The proliferation of IoT, a key trend of 2016, will change the predictability of the effects of a breach by dramatically broadening the threat landscape. Your credit card information can still be stolen, but the interconnection and digitization of cars, home appliances, and other “smart” devices allows hackers to profit through mischief: installing ransomware on a car, for example, or altering the behavior of smart devices to drive traffic to their websites. Hackers could use interconnected smart devices to build profiles on individuals that can be resold to advertising companies—or to the manufacturers of those devices themselves, who may be prohibited from gathering such data, but protected when buying it from a third party assumed to be legally in possession of the information. Hackers affiliated with a local heating oil company could attack smart thermostats, reconfiguring them to heat each home a degree warmer than the displayed setting, thereby using more heating oil and delivering profits to the company. While obviously unethical (and perhaps too blatant to go undetected for long), the recent tampering of VW puts this type of cyber crime within the realm of possibility. These attacks will be system-specific, and will target devices for their utility within a system, rather than for their ease of access to a network linking data stored on other devices.

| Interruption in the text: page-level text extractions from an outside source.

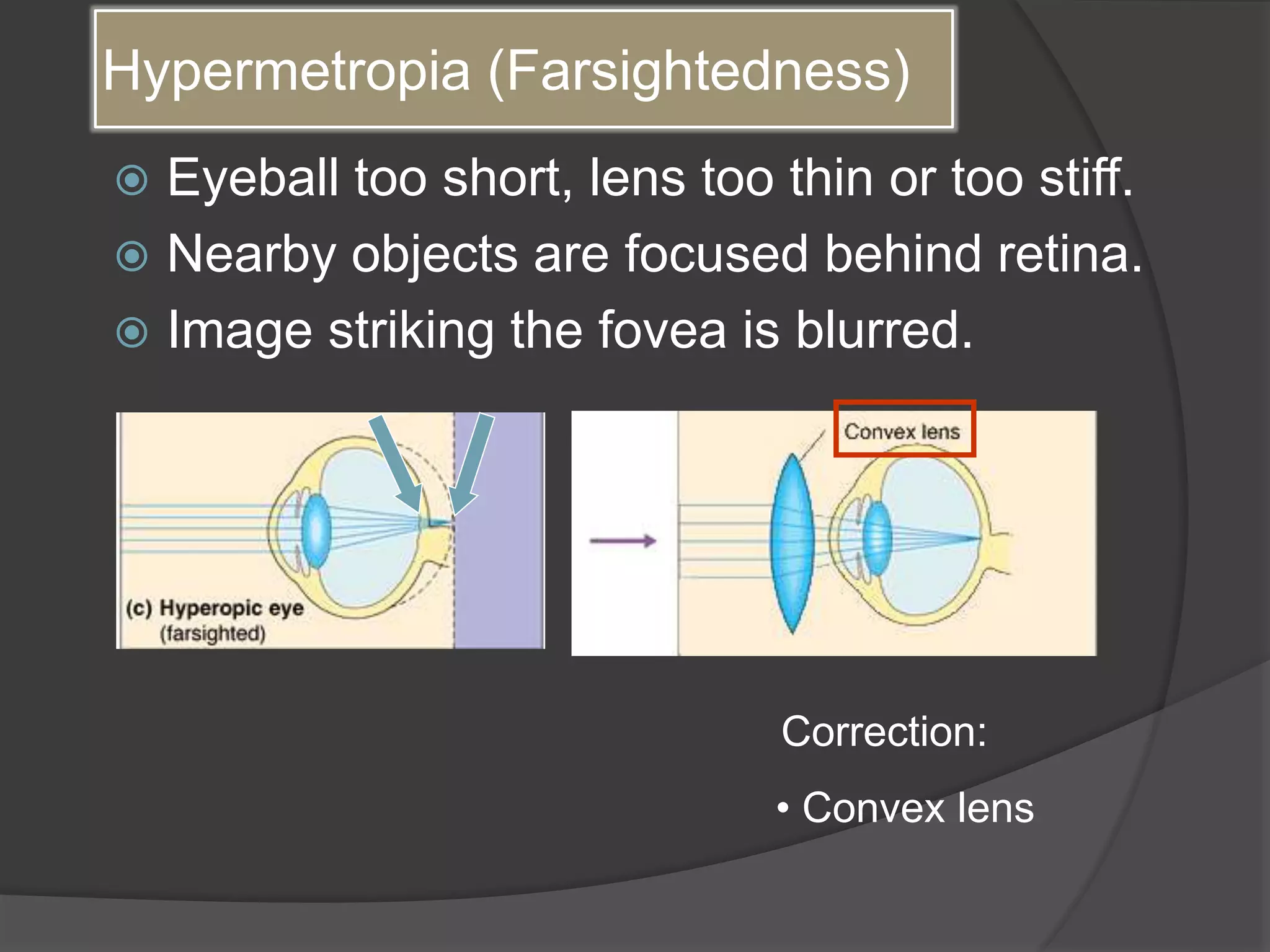 Hypermetropia (Farsightedness)

Eyeball too short, lens too thin or too stiff.

Nearby objects are focused behind retina.

Image striking the fovea is blurred.

(c) Hyperopic eye (farsighted)

Convex lens

Correction:

• Convex lens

While there are plenty of potential negative consequences, the positive future of cyber-social systems in 2016 is one of greater connectivity, greater access, and greater respect for the autonomy of citizens. Self-driving cars are on track to restore autonomy and privacy to those who cannot drive—the elderly or disabled, for example—while the proliferation of smart devices, AI-supported virtual assistants, and “wearables” points toward an increased personalization of services that will allow individuals to complete more tasks by themselves, or at least without additional human assistance. The prevalence of smart tech in the healthcare setting will allow us to track more aspects of our health than ever before, and connect tracked indicators to location, time, and activity data, improving the ability of public health officials to track an E. coli outbreak, for example, or quickly respond to dangerous environmental conditions.

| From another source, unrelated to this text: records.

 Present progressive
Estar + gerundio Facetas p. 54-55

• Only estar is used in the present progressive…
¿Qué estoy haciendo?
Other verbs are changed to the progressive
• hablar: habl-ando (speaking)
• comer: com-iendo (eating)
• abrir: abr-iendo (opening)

While privacy defined as the ability to conduct activities “in private”—to run errands without employing a driver, or to make a purchase without querying a sales clerk—is increasing, the privacy of our information is not. When I pay in cash for a watermelon at a farmer’s market, the external record of that sale persists only as long as the farmer’s memory of me; when I buy batteries on Amazon.com, the record of that purchase could persist for hundreds of years, depending on how it is stored. Furthermore, not only will my credit card company and Amazon retain information on that purchase, that information could be sold or transferred to any number of third parties, who also continue to store it beyond its perceived utility to me. My hope is that the persistence of data is addressed in 2016, and the ability of individuals to retract data on their activities—as begun in 2014 by Right to be Forgotten legislation in Europe—is expanded to provide greater transparency and privacy to individuals. Perhaps a statute of limitations on data will decree how long non-essential records are stored, or data will be stored with tags that allow users to access, aggregate, and delete data associated uniquely to themselves.

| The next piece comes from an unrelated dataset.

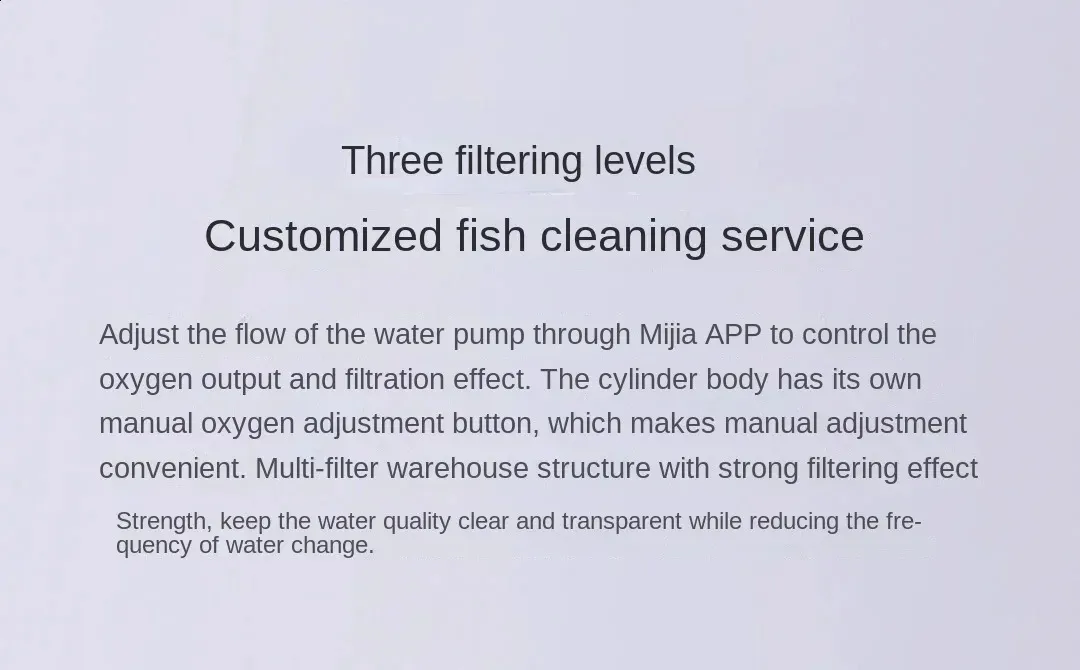 Three filtering levels

Customized fish cleaning service

Adjust the flow of the water pump through Mijia APP to control the oxygen output and filtration effect. The cylinder body has its own manual oxygen adjustment button, which makes manual adjustment convenient. Multi-filter warehouse structure with strong filtering effect

Strength, keep the water quality clear and transparent while reducing the frequency of water change.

In 2016, social systems will become even more intertwined with the cyber technologies that support them. When we think of “the financial system”, we think of the people who work at banks, or trade stocks, or set interest rates, but we also think of the computers and algorithms that provide the system’s functionality, now even more than we think of physical bank buildings and trading floors. A financial system without cyber technologies sounds critically incomplete, and a bank’s security by necessity includes cybersecurity. Considering and including cyber technologies has become second nature for nearly every industry and sector of activity, and our interactions throughout our professional and person lives are forming, more than ever, cyber-social systems.